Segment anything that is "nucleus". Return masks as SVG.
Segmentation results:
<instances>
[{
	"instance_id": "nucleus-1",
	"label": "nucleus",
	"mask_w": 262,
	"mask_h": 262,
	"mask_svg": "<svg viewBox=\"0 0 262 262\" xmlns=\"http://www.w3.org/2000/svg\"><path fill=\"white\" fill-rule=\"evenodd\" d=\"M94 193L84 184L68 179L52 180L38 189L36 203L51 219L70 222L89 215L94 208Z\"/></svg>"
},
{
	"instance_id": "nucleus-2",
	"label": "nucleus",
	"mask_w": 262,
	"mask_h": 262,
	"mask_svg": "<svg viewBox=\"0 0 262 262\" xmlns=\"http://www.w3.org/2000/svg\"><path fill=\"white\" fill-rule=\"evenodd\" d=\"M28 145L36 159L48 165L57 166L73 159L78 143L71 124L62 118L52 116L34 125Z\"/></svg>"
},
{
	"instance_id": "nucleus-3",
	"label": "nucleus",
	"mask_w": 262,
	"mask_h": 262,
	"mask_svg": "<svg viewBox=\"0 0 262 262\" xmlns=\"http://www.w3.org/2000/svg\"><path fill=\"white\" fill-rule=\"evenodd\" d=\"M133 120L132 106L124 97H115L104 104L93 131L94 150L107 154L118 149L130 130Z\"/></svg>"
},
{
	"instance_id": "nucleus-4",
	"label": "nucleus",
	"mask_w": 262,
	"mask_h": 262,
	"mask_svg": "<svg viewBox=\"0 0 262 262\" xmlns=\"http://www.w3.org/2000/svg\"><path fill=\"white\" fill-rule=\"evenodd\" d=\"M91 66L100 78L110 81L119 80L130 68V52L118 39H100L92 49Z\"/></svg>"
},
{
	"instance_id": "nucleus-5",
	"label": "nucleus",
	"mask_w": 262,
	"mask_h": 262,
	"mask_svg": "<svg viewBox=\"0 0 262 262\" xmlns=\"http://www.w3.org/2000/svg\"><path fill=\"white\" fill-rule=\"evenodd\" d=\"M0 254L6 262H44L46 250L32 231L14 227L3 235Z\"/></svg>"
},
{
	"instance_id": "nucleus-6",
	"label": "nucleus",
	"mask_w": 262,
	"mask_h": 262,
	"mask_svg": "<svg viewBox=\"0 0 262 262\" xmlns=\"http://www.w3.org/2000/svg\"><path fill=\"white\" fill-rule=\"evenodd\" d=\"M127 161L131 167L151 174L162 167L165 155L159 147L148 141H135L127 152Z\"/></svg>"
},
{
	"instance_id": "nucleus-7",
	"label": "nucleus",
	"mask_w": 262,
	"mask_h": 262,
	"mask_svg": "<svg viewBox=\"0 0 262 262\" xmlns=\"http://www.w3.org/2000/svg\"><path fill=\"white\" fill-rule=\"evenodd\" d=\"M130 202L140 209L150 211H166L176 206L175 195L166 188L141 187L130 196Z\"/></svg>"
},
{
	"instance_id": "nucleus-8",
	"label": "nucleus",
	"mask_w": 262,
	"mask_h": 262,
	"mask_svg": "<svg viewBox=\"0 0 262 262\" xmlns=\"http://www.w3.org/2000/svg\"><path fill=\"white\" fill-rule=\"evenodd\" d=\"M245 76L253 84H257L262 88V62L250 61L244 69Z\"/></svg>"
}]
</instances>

○ ○ ○ ○ ○ ○ ○

__Exercise objective__
Report how many lines in the rows above contain the string "viewBox", with case counting, and give only the number.

__Written solution__
8